[Saved entries]
------------------------
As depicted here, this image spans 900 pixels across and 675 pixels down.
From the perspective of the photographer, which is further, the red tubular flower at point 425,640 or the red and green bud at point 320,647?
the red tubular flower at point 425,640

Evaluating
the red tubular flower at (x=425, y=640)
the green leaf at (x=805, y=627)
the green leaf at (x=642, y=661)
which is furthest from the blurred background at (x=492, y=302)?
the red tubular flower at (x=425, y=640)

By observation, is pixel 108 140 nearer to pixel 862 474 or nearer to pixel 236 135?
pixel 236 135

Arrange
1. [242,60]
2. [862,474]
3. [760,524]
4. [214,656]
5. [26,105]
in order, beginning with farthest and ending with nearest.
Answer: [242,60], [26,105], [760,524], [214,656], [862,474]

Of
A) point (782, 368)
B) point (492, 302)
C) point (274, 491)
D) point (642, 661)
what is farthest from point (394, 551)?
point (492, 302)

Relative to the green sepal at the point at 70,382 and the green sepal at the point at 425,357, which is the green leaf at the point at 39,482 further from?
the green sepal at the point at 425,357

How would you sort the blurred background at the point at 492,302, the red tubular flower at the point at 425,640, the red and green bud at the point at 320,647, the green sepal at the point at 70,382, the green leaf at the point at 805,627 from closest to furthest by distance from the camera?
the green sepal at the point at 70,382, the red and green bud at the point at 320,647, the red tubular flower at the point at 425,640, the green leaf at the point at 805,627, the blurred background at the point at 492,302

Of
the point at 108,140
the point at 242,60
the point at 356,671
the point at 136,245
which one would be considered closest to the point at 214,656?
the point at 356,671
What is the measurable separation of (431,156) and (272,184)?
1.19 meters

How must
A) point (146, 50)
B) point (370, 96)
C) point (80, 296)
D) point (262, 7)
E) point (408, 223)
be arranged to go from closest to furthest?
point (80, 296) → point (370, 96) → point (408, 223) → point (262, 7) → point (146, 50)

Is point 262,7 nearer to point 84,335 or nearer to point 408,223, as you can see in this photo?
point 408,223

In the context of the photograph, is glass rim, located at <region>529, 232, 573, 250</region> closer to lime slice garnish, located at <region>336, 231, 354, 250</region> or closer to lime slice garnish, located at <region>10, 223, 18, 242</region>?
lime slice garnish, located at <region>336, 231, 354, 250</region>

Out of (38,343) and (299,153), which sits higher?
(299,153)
------------------------
**Task directions**
Copy every line exactly. Leave nothing out.

**Correct response**
As depicted here, this image spans 900 pixels across and 675 pixels down.
From the perspective of the photographer, which is further, the red tubular flower at point 425,640 or the red and green bud at point 320,647?
the red tubular flower at point 425,640

Evaluating
the red tubular flower at (x=425, y=640)
the green leaf at (x=805, y=627)
the green leaf at (x=642, y=661)
which is furthest from the blurred background at (x=492, y=302)?
the red tubular flower at (x=425, y=640)

By observation, is pixel 108 140 nearer to pixel 862 474 or nearer to pixel 236 135?
pixel 236 135

Arrange
1. [242,60]
2. [862,474]
3. [760,524]
4. [214,656]
5. [26,105]
in order, beginning with farthest and ending with nearest.
Answer: [242,60], [26,105], [760,524], [214,656], [862,474]

Of
A) point (782, 368)
B) point (492, 302)
C) point (274, 491)
D) point (642, 661)
what is farthest from point (394, 551)?
point (492, 302)

Relative to the green sepal at the point at 70,382 and the green sepal at the point at 425,357, which is the green leaf at the point at 39,482 further from?
the green sepal at the point at 425,357

How would you sort the blurred background at the point at 492,302, the red tubular flower at the point at 425,640, the red and green bud at the point at 320,647, the green sepal at the point at 70,382, the green leaf at the point at 805,627 from closest to furthest by distance from the camera?
the green sepal at the point at 70,382, the red and green bud at the point at 320,647, the red tubular flower at the point at 425,640, the green leaf at the point at 805,627, the blurred background at the point at 492,302

Of
the point at 108,140
the point at 242,60
the point at 356,671
the point at 136,245
which one would be considered closest to the point at 214,656?
the point at 356,671
What is the measurable separation of (431,156) and (272,184)?
1.19 meters

How must
A) point (146, 50)
B) point (370, 96)
C) point (80, 296)
D) point (262, 7)
E) point (408, 223)
be arranged to go from closest to furthest?
point (80, 296) → point (370, 96) → point (408, 223) → point (262, 7) → point (146, 50)

Is point 262,7 nearer to point 84,335 or nearer to point 408,223, as you can see in this photo?
point 408,223

In the context of the photograph, is glass rim, located at <region>529, 232, 573, 250</region> closer to lime slice garnish, located at <region>336, 231, 354, 250</region> or closer to lime slice garnish, located at <region>10, 223, 18, 242</region>?
lime slice garnish, located at <region>336, 231, 354, 250</region>

Out of (38,343) and (299,153), which sits higher?
(299,153)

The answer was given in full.